[Saved data entries]
** Start **
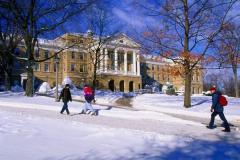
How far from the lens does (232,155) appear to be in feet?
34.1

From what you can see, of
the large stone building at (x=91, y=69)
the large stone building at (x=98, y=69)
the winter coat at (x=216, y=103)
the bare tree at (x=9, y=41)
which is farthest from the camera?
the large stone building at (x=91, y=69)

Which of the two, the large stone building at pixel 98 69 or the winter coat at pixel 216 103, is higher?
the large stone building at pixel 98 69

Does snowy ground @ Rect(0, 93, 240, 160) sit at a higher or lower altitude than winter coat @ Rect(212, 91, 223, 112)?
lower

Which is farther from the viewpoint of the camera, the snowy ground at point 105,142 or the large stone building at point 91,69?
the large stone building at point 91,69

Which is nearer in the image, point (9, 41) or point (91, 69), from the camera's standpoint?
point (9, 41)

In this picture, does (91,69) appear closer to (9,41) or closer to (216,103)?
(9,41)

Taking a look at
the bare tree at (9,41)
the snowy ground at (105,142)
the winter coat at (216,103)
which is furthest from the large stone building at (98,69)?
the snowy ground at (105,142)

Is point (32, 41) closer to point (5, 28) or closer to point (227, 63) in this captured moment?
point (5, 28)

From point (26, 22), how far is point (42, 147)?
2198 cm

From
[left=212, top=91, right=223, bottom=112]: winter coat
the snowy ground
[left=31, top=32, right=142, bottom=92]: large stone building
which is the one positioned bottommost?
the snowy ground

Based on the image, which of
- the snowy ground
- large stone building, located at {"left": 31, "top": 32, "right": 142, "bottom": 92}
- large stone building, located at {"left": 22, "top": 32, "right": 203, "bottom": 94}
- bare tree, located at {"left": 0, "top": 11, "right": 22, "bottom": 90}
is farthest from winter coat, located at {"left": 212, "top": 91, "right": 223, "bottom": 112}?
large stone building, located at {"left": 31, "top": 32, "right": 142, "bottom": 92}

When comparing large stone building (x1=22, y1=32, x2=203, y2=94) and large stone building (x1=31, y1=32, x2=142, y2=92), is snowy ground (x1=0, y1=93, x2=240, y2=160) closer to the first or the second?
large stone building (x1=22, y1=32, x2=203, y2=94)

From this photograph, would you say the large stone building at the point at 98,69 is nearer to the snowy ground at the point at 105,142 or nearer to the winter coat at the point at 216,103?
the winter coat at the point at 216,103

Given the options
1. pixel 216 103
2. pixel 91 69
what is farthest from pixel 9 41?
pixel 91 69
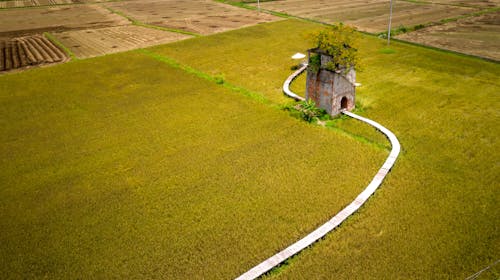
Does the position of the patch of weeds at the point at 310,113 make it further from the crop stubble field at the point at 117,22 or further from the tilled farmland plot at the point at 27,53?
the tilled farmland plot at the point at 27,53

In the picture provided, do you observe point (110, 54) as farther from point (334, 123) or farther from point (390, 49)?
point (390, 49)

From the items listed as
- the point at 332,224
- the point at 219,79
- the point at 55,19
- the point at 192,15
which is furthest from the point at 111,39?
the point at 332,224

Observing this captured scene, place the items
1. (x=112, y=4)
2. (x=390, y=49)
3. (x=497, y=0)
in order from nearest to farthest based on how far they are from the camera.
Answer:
** End **
** Start **
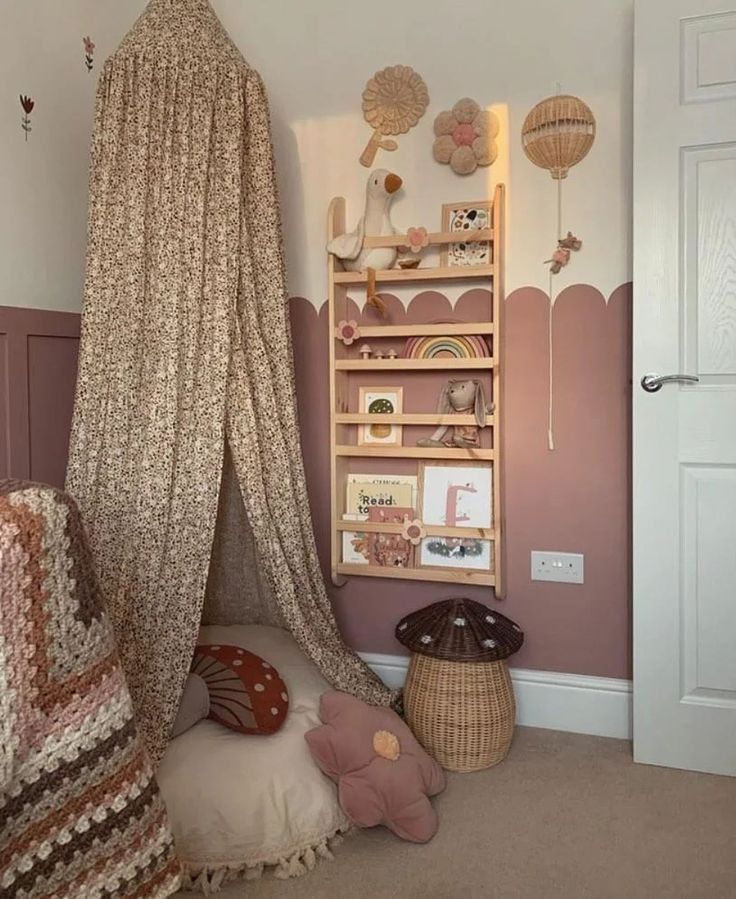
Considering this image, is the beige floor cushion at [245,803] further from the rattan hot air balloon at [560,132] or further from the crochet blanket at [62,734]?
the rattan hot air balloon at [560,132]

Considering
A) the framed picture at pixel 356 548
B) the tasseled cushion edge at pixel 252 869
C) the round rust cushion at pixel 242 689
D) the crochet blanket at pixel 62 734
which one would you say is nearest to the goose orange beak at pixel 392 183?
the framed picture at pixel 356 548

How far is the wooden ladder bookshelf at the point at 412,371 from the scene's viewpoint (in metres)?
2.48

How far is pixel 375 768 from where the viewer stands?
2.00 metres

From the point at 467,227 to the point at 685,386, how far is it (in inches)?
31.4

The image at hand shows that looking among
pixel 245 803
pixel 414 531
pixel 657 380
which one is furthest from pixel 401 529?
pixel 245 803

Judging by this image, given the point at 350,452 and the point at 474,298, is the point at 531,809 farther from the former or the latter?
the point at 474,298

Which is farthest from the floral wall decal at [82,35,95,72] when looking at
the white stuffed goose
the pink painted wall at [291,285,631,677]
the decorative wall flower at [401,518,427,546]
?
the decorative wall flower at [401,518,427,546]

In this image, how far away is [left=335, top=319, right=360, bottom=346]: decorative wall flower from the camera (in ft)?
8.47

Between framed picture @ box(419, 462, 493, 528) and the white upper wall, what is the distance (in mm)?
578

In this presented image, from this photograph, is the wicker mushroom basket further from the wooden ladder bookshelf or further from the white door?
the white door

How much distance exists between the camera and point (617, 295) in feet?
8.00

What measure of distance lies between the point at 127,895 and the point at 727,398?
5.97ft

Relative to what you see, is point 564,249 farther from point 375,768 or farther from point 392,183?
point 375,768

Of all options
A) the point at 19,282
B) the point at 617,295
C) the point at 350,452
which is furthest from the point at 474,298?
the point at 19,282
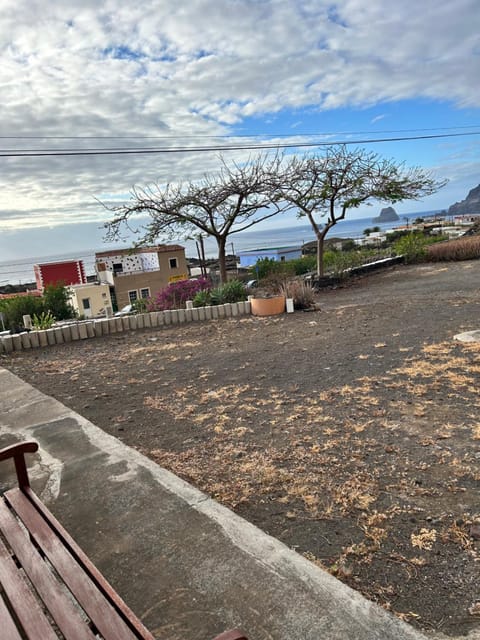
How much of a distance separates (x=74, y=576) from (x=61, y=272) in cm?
** End **
** Start **
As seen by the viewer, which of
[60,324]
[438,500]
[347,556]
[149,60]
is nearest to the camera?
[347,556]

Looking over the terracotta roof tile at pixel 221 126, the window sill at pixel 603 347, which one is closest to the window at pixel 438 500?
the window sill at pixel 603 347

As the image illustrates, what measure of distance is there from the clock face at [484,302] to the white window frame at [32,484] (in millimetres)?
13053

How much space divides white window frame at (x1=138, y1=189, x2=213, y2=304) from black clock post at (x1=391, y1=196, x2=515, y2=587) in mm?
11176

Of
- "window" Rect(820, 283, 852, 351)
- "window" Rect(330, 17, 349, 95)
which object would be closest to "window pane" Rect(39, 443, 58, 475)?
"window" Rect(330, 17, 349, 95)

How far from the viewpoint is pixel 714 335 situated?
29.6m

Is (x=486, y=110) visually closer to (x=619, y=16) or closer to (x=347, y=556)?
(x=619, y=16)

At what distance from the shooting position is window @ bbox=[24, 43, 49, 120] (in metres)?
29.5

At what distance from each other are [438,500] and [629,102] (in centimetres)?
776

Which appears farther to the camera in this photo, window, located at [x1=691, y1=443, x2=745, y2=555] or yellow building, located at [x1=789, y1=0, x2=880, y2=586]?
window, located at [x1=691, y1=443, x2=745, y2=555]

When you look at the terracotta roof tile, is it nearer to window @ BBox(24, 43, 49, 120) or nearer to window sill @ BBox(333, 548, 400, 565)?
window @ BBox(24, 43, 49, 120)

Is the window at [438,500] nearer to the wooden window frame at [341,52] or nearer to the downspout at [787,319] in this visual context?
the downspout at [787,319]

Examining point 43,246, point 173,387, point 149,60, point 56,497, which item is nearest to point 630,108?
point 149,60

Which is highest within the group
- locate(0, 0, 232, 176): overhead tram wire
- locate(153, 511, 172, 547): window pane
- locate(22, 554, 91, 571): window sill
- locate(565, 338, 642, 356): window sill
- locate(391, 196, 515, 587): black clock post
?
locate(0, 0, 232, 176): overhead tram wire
** End **
> **What to do**: State how many lines of the rows above contain the string "items". Reply with the number alone.

> **Solution to this exercise**: 2